>>>>

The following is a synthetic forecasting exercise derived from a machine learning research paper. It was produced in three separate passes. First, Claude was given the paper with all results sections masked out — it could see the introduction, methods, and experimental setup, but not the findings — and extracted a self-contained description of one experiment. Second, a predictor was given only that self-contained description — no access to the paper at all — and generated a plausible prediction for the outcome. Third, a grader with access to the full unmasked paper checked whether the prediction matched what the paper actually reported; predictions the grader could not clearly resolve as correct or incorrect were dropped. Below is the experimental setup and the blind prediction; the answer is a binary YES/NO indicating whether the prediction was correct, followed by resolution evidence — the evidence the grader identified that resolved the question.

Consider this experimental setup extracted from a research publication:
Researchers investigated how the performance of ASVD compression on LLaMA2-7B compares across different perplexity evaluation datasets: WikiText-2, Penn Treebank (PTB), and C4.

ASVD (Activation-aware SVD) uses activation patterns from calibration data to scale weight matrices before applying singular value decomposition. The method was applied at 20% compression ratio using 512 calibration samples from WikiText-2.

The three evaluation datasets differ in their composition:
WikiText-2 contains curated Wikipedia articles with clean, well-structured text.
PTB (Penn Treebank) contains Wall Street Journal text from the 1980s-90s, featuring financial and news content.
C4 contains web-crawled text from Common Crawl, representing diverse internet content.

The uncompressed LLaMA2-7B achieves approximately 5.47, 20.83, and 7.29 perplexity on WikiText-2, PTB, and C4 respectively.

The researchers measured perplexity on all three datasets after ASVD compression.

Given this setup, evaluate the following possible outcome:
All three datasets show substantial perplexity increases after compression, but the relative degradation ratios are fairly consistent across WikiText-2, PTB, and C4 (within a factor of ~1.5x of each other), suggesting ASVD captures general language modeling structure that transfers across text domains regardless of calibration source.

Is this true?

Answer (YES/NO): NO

<<<<
>>>>

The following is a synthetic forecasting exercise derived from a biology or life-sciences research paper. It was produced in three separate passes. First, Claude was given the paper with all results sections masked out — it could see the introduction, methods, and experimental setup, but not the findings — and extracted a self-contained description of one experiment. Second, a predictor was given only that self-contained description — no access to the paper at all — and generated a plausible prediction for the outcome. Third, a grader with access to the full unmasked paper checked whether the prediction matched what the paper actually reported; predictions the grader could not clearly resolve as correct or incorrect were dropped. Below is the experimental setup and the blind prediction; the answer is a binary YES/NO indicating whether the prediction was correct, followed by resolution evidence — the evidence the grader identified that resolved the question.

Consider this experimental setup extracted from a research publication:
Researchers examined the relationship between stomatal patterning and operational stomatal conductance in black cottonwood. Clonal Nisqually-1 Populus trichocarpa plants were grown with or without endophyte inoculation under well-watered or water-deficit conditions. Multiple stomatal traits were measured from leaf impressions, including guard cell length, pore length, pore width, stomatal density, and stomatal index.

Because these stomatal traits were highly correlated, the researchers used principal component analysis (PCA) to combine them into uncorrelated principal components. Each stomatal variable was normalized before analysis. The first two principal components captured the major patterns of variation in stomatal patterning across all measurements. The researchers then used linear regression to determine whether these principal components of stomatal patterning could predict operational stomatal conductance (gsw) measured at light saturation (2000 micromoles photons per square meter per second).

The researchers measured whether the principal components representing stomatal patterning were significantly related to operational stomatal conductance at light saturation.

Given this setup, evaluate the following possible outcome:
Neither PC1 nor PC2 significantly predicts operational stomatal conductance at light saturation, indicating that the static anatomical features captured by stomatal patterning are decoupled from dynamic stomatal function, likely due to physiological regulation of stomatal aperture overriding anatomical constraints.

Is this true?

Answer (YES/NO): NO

<<<<

Activity:
Return only the number of lines in the material with the word "Penn" in them.

Exercise result:
2